The community initiative — the first under the ADA’s Health Equity Now platform — will launch in Columbus, Ohio, and be conducted with the National Center for Urban Solutions (NCUS) in an effort to better understand and address healthcare disparities for people with cover living with diabetes while also improving accessibility of diabetes care technology within the community.
As part of the partnership, NCUS will provide up to 150 Black adults living with diabetes in the Columbus community with health education and access to Abbott’s FreeStyle Libre flash glucose monitoring technology. According to a news release, Black Americans are 60% more likely to be diagnosed with diabetes and “much less likely” to have their condition well managed because care can be cost-prohibitive.
“Black individuals across Ohio are twice as likely to die from diabetes compared to non-Hispanic whites,” Dr. Joshua Joseph, assistant professor of endocrinology, diabetes and metabolism at The Ohio State University, said in the release. “New technologies such as continuous glucose monitors make diabetes management easier and lead to better control of glucose and may close the disparities in diabetes mortality. Unfortunately, Black populations have lower access and usage of such devices.
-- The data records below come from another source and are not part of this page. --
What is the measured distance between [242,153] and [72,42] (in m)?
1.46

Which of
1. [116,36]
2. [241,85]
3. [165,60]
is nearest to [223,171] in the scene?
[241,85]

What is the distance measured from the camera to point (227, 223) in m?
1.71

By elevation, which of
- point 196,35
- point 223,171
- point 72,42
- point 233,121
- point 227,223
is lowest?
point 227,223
Thus, approaches like the ADA’s Health Equity Now, getting continuous glucose monitors to those who need them most, are critical to advancing diabetes equity.”
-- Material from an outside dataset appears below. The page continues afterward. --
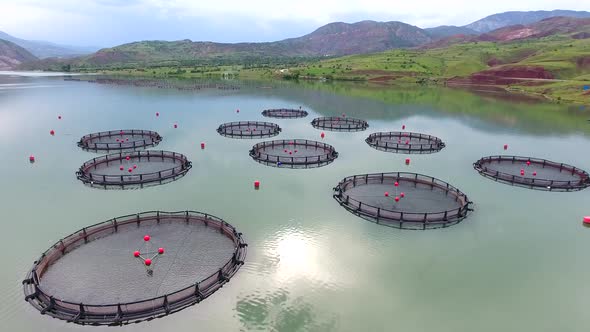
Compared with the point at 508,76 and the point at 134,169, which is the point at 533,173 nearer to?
the point at 134,169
ADA designed its Health Equity Now platform to ensure that the more than 122 million Americans living with diabetes and prediabetes, as well as millions more at risk for diabetes, are able to attain equal access to health resources in cost, care, cure, community and cuisine to create a future without unjust health disparities.
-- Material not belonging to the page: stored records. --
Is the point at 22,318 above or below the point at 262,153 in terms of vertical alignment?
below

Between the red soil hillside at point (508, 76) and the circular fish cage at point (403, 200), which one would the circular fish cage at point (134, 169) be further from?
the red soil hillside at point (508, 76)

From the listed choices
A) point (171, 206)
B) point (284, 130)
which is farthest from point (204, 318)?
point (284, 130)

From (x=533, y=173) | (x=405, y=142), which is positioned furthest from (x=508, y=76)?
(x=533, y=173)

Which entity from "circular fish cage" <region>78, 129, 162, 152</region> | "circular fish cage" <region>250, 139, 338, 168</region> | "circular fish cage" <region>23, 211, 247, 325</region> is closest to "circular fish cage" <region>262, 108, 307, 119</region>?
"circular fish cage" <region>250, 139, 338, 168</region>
“Diabetes is one of the most pressing health issues of our time, particularly for people of color,” ADA chief advocacy officer Charles Henderson said. “Our Health Equity Now platform serves to tear down the healthcare barriers for historically underserved communities. The program in Columbus will gather real-time data that will help us understand the challenges preventing healthcare equity and uncover solutions to minimize disparities.”
Abbott said it built its FreeStyle Libre technology with access and affordability at the forefront with hopes to make it broadly available to all with diabetes, aligning with the company’s 2030 sustainability plan.
“At Abbott, we believe that the best health care product is the one that helps the most people,” Divisional VP of U.S. Commercial Operations for Abbott’s Diabetes Business Badia Boudaiffa said. “That’s why this partnership is so important — it will improve health outcomes by building access to affordable, integrated diabetes solutions. There is a strong connection between the health of a community and its overall wellbeing.”